Short stuff: Education

Trying to teach a child to read is anything but elementary. Two of my three sons had difficulty and by second grade required Reading Recovery, a reading intervention program. Our third son did not qualify for the program, but now in fifth grade is struggling with comprehension.

Because reading is the foundation upon which learning every other subject rests, it is important that your kids master this skill. Christine Rehak, the reading specialist at Meadow View Elementary School in Plainfield, who has spent 34 of her 38 years in education focused on the field of reading, offers these tips on how to help kids become better readers:

1 Make letter recognition a priority. Make sure preschoolers and kindergartners can recognize letters, can write them and know the sounds they make, Rehak says. Put away the flashcards and the kids will forget to resist. My kids love to play the ABC game when driving. We start with A and it is a race to see who can find the first A on a sign, building or license plate. You have to go in order and we win as a family if we find Z before we get home.

2 Don’t just read a story. Teach pre- or beginning readers how a book works, Rehak says."Show them how you read the words left to right. … Often, young kids don’t associate a difference between the pictures and the words. Show them where the words are and explain that the words are telling a story.”

3 Make reading interactive.

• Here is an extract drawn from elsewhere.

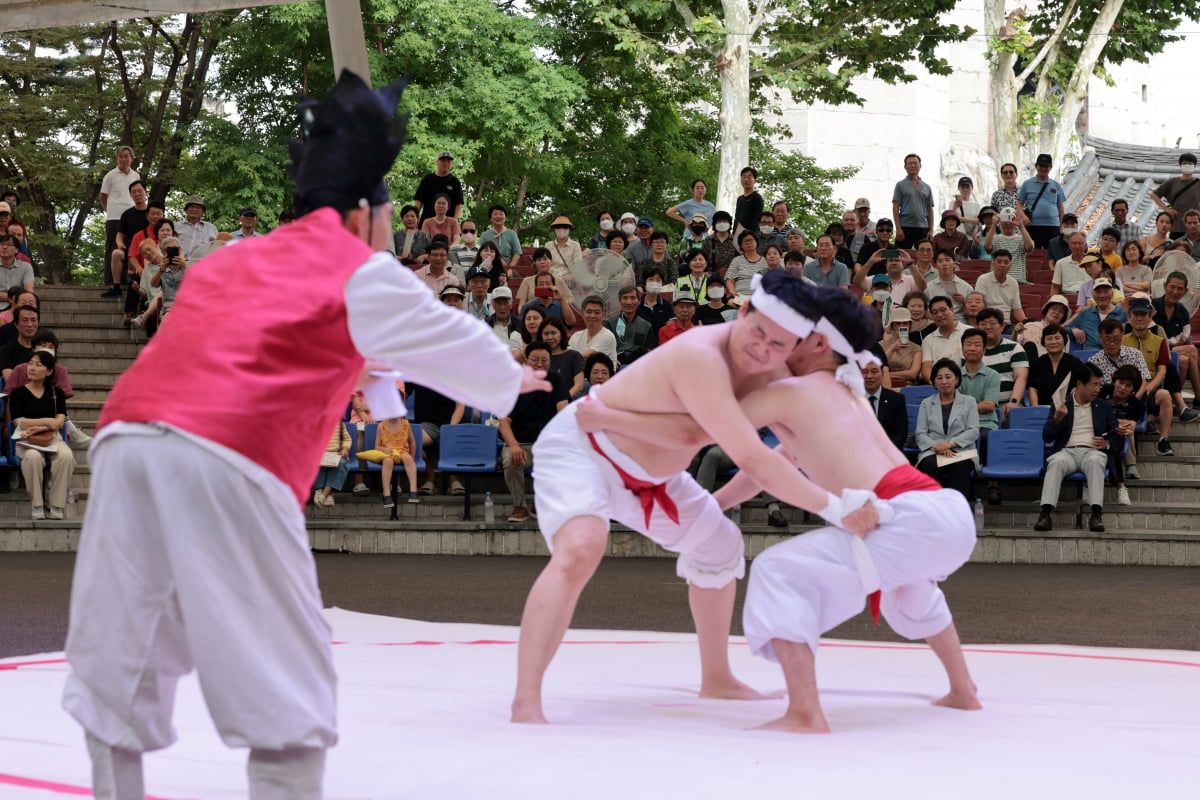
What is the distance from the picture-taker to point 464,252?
12906 millimetres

When you read to your child, Rehak says to stop periodically to get your child’s take on the story. Ask questions. For example, ask what did Cinderella do to solve her problem, why did she do that, what would have happened if Cinderella had done this instead? Doing this helps your child develop critical thinking skills, she says.

4 Try partner reading if your child is struggling. You read a page and have them read the same page. Rehak says this will help them with fluency. Having a child read into a tape recorder also helps. With my kindergartner, we take turns reading. I read a short book and hand it over to her. She"reads” it to me using the pictures as prompts. In the beginning the stories were nothing alike. Now she comes very close.

5 Help your kids find books they want to read."Getting them to want to read is half the problem,” Rehak says."If they like sports, find books about sports.” What they read is secondary at this point. Even comics can provide practice to an otherwise reluctant reader. My fifth-grader gets to read Archie comics for 20-30 minutes before lights out. They were my favorite, too.